_Problem_
Return the stretch of the superstitions passage that begins at the words "Here's a few" and stops after "horseshoe over it.", copied word for word.

_Quoted passage_

Here's a few of the more everyday superstitions (all from life.com):
Hanging a Horseshoe for good luck:
Horseshoes have been around for centuries as a method of protecting horse's feet, but the tradition of hanging a horseshoe for good luck (usually with the open side up, to "hold in" good fortune) started with the legend of the popular 10th-century English St. Dunstan, at least according to one account. St. Dunstan tricked the Devil into letting him nail a horseshoe onto the Infernal One's goat-like hoof, and only removed the painfully offending shoe if the Devil swore to never enter a place that had a horseshoe over it.
Crossing your fingers:
Though some believe that crossing your fingers originated as a sign early Christians used to identify each other, it really started much earlier. Before Christ, the cross was a sign of unity in Europe, and it was traditional for two people to make a wish by forming a cross with their index fingers -- one person made the wish, and the other added his mojo. The ritual eventually evolved into a do-it-yourself motion.

_Material_

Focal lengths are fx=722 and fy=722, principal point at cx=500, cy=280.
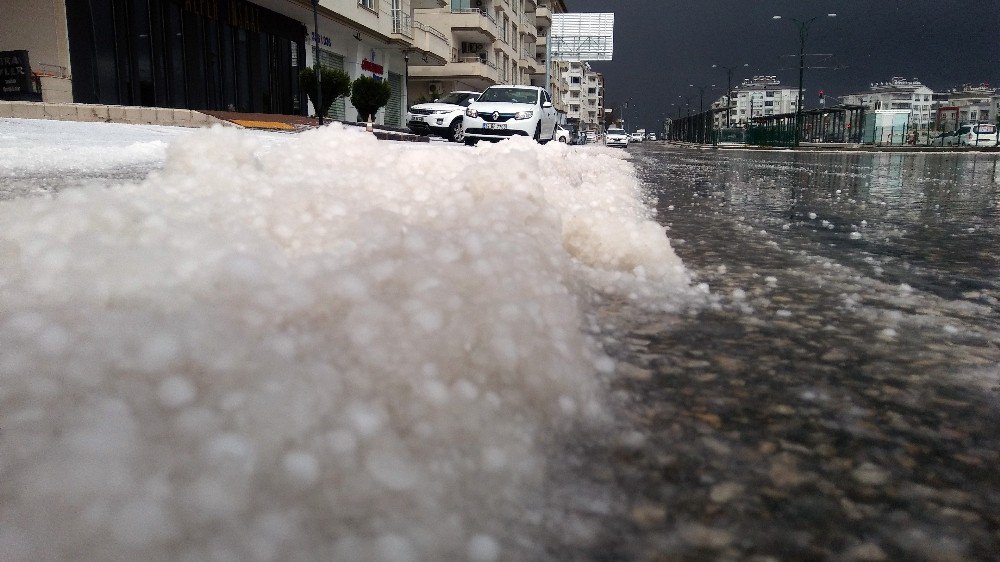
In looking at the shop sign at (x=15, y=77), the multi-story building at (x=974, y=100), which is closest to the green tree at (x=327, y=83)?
the shop sign at (x=15, y=77)

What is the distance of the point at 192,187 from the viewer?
2699mm

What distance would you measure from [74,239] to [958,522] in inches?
77.4

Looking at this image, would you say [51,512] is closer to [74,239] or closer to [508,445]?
[508,445]

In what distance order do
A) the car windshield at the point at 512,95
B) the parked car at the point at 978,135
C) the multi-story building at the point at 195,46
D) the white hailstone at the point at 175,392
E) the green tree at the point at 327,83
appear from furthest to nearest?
the parked car at the point at 978,135 → the green tree at the point at 327,83 → the car windshield at the point at 512,95 → the multi-story building at the point at 195,46 → the white hailstone at the point at 175,392

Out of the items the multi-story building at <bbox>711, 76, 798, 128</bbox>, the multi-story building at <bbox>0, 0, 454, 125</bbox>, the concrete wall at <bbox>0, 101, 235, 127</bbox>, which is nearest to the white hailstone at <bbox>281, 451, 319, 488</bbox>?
the concrete wall at <bbox>0, 101, 235, 127</bbox>

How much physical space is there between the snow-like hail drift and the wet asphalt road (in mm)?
153

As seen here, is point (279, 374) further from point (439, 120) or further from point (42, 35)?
point (439, 120)

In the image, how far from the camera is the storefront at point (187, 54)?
15117 millimetres

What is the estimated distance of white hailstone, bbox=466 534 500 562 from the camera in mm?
988

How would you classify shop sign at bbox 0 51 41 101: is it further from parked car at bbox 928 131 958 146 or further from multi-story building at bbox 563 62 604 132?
multi-story building at bbox 563 62 604 132

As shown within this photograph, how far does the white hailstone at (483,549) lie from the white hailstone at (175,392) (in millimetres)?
521

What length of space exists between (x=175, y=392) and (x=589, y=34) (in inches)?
2212

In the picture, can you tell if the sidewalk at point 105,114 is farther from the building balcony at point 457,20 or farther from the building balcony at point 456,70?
the building balcony at point 456,70

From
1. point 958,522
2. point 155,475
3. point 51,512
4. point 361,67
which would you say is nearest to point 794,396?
point 958,522
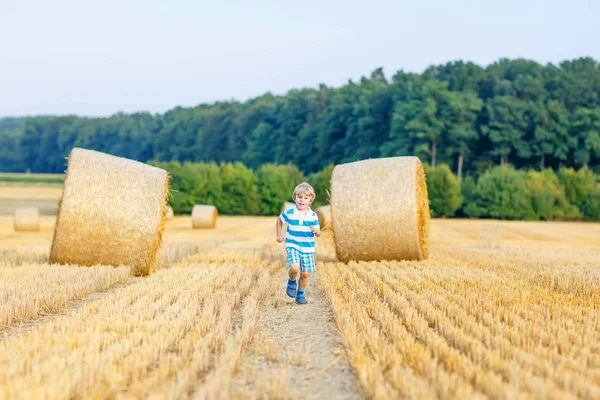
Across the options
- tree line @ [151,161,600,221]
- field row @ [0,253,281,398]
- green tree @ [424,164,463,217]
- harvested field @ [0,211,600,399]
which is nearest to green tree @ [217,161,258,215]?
tree line @ [151,161,600,221]

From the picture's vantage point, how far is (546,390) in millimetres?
3668

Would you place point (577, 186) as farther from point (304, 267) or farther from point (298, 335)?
point (298, 335)

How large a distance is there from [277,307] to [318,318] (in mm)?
821

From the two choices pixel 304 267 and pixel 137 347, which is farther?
pixel 304 267

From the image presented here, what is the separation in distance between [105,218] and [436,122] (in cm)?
4792

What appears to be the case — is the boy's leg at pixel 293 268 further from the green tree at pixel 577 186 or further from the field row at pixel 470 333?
the green tree at pixel 577 186

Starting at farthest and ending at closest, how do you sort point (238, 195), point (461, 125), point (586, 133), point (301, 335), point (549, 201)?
point (461, 125) → point (586, 133) → point (238, 195) → point (549, 201) → point (301, 335)

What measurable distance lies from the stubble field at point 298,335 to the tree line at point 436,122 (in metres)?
46.8

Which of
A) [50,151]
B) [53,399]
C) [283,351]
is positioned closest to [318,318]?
[283,351]

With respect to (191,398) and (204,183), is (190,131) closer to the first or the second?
(204,183)

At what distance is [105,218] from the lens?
974 cm

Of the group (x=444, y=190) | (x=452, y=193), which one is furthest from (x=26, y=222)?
(x=452, y=193)

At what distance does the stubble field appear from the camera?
388 cm

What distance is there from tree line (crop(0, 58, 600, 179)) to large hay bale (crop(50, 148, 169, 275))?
4554 centimetres
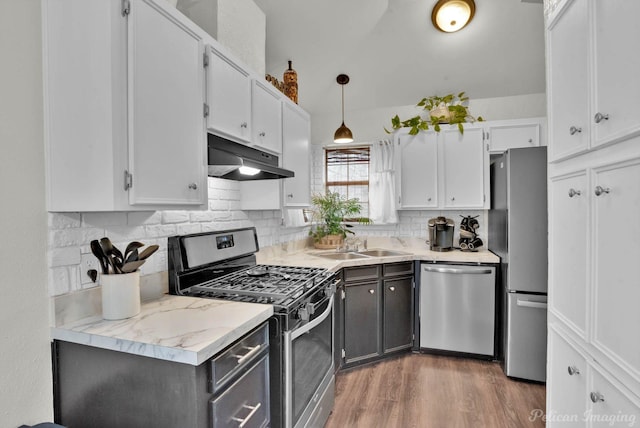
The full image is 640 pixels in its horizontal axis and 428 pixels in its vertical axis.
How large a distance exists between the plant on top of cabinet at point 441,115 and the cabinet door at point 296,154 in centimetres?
120

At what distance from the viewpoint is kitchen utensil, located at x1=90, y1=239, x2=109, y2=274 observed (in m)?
1.30

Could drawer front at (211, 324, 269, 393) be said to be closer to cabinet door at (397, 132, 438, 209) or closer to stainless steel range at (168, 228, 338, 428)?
stainless steel range at (168, 228, 338, 428)

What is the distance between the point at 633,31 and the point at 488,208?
8.13 ft

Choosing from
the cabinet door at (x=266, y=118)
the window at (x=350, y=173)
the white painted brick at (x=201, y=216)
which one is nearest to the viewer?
the white painted brick at (x=201, y=216)

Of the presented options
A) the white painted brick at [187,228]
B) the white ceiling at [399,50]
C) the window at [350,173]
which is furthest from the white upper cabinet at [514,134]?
the white painted brick at [187,228]

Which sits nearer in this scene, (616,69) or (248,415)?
(616,69)

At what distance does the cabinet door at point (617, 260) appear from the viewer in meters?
0.98

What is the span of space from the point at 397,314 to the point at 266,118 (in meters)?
2.04

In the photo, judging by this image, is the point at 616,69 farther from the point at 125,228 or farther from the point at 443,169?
the point at 443,169

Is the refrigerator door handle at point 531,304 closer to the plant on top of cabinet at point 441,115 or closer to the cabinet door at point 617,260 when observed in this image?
the cabinet door at point 617,260

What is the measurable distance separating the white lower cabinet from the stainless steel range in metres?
1.14

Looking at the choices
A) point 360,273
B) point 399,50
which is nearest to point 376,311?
point 360,273

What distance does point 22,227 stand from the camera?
121 centimetres

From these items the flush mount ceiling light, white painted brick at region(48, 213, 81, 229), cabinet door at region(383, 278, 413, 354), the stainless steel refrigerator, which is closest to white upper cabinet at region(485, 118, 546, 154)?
the stainless steel refrigerator
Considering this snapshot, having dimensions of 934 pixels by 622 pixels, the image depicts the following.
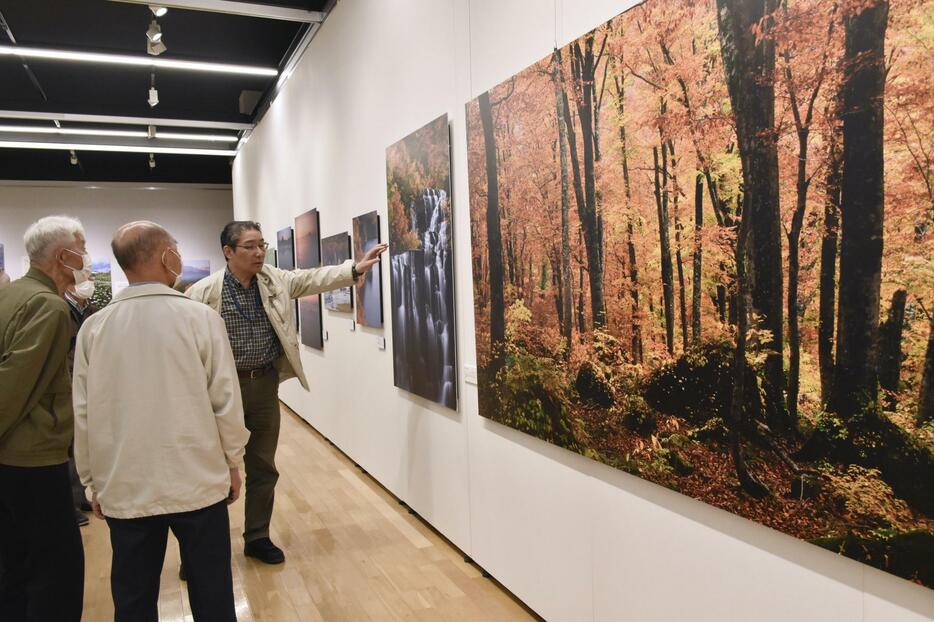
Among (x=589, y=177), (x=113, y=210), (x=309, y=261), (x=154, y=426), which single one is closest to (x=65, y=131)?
(x=113, y=210)

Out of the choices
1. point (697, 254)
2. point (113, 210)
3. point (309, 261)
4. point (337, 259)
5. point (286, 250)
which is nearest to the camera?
point (697, 254)

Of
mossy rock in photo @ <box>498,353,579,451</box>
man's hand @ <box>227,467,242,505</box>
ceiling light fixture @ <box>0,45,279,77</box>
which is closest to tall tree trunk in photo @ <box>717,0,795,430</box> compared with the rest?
→ mossy rock in photo @ <box>498,353,579,451</box>

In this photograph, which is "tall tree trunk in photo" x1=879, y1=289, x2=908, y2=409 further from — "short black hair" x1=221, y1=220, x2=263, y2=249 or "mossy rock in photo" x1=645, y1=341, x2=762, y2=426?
"short black hair" x1=221, y1=220, x2=263, y2=249

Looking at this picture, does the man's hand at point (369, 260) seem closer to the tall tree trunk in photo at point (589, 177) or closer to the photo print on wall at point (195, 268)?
the tall tree trunk in photo at point (589, 177)

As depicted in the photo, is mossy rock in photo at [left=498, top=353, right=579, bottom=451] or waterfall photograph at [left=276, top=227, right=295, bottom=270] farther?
waterfall photograph at [left=276, top=227, right=295, bottom=270]

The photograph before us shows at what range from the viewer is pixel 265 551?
3.88 m

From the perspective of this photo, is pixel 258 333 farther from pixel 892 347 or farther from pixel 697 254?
pixel 892 347

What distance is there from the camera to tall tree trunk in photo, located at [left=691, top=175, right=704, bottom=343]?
194cm

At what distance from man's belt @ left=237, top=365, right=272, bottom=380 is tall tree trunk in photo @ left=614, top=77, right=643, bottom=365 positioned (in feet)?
7.65

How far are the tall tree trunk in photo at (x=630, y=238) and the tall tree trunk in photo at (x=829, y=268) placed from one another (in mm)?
665

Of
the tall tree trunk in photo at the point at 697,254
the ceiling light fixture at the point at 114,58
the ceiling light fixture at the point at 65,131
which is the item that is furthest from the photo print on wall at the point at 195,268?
the tall tree trunk in photo at the point at 697,254

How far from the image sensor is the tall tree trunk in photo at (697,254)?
1.94m

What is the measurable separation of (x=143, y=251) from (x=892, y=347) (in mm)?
2172

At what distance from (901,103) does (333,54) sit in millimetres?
5251
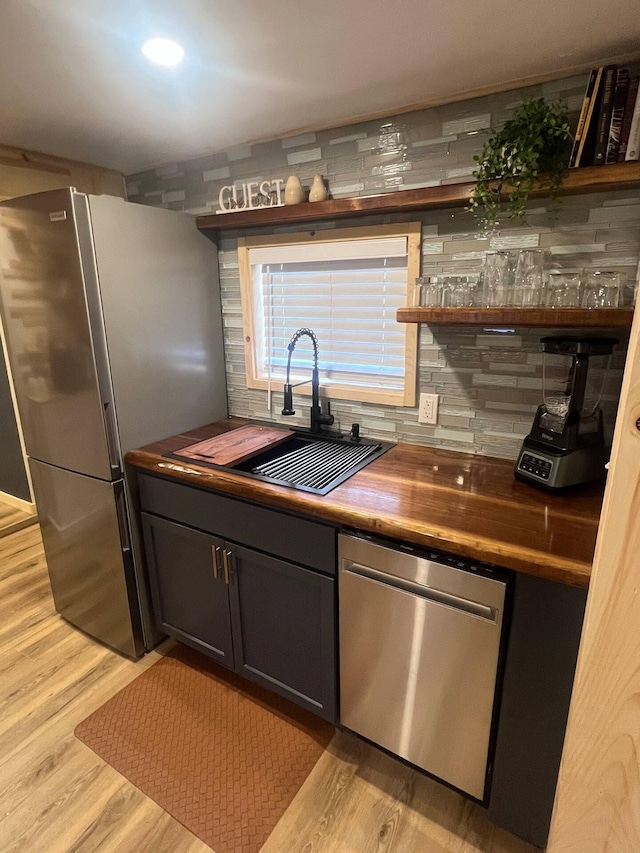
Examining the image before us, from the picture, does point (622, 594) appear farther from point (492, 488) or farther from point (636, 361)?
point (492, 488)

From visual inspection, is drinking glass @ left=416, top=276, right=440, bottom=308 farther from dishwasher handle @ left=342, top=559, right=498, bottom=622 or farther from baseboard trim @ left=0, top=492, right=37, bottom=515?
baseboard trim @ left=0, top=492, right=37, bottom=515

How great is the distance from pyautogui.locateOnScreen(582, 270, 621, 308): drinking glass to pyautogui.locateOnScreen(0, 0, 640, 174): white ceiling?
2.09ft

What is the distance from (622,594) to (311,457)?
1.35 meters

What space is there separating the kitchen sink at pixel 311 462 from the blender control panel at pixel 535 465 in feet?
1.86

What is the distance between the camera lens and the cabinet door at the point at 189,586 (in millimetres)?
1847

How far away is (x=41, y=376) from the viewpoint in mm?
1945

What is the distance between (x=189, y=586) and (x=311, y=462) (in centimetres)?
76

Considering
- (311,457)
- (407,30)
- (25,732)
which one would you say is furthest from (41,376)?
(407,30)

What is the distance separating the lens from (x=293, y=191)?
1936 millimetres

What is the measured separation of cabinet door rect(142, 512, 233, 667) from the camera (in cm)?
185

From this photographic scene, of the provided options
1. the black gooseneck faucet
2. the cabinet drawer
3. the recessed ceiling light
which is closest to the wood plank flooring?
the cabinet drawer

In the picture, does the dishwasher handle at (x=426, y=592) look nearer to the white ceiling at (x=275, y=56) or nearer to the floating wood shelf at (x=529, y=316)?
the floating wood shelf at (x=529, y=316)

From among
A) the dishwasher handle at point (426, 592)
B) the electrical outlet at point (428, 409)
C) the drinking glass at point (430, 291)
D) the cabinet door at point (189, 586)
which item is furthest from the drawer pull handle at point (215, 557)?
the drinking glass at point (430, 291)

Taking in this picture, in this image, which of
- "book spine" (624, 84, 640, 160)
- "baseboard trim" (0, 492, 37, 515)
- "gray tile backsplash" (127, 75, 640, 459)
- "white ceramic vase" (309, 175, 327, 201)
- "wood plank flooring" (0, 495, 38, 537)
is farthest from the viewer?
"baseboard trim" (0, 492, 37, 515)
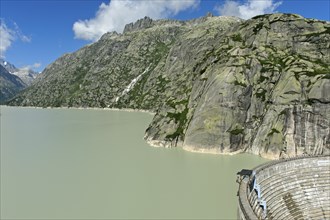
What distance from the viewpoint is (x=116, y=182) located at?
5666cm

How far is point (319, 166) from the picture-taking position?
42.3m

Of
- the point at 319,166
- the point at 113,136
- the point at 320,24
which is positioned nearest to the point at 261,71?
the point at 320,24

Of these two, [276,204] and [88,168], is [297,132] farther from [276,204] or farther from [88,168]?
[88,168]

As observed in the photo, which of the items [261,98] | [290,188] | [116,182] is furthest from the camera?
[261,98]

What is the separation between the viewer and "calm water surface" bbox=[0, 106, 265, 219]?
44.1 meters

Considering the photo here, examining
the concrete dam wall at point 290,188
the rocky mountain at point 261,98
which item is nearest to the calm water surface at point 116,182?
the rocky mountain at point 261,98

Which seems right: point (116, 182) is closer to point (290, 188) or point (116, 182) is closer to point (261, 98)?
point (290, 188)

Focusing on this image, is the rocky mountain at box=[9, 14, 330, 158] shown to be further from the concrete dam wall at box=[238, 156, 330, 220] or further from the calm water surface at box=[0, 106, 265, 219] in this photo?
the concrete dam wall at box=[238, 156, 330, 220]

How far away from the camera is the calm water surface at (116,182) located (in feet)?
145

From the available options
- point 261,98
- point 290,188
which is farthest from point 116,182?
point 261,98

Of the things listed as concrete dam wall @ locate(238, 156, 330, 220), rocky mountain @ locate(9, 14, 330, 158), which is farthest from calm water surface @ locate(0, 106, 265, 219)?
concrete dam wall @ locate(238, 156, 330, 220)

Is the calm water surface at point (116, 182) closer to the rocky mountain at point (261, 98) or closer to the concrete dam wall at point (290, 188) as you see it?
the rocky mountain at point (261, 98)

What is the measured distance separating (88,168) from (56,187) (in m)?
12.4

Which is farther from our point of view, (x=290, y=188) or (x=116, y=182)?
(x=116, y=182)
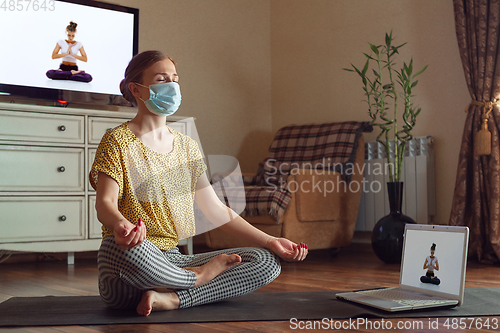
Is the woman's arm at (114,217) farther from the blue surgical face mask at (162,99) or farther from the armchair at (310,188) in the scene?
the armchair at (310,188)

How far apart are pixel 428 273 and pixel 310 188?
1.48 metres

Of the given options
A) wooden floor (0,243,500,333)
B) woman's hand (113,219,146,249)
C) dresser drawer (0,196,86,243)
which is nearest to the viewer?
woman's hand (113,219,146,249)

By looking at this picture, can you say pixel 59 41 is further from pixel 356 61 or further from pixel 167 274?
pixel 167 274

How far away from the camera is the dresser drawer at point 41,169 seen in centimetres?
274

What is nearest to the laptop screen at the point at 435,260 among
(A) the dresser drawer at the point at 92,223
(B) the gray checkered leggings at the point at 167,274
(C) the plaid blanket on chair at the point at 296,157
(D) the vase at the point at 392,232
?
(B) the gray checkered leggings at the point at 167,274

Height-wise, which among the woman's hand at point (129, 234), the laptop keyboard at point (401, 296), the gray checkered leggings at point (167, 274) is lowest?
the laptop keyboard at point (401, 296)

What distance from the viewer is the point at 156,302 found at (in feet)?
4.82

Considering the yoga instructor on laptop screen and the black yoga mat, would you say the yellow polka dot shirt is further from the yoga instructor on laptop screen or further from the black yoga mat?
the black yoga mat

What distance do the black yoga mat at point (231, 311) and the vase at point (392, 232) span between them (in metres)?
1.04

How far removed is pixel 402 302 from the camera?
1.50m

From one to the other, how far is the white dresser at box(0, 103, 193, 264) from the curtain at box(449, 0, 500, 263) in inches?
82.0

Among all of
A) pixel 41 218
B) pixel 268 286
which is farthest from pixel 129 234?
pixel 41 218

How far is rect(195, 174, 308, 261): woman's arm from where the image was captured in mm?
1396

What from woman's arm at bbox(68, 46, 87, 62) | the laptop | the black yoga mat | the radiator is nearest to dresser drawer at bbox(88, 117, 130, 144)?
woman's arm at bbox(68, 46, 87, 62)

_Completed exercise_
Here's a few of the more everyday superstitions (all from life.com):
Hanging a Horseshoe for good luck:
Horseshoes have been around for centuries as a method of protecting horse's feet, but the tradition of hanging a horseshoe for good luck (usually with the open side up, to "hold in" good fortune) started with the legend of the popular 10th-century English St. Dunstan, at least according to one account. St. Dunstan tricked the Devil into letting him nail a horseshoe onto the Infernal One's goat-like hoof, and only removed the painfully offending shoe if the Devil swore to never enter a place that had a horseshoe over it.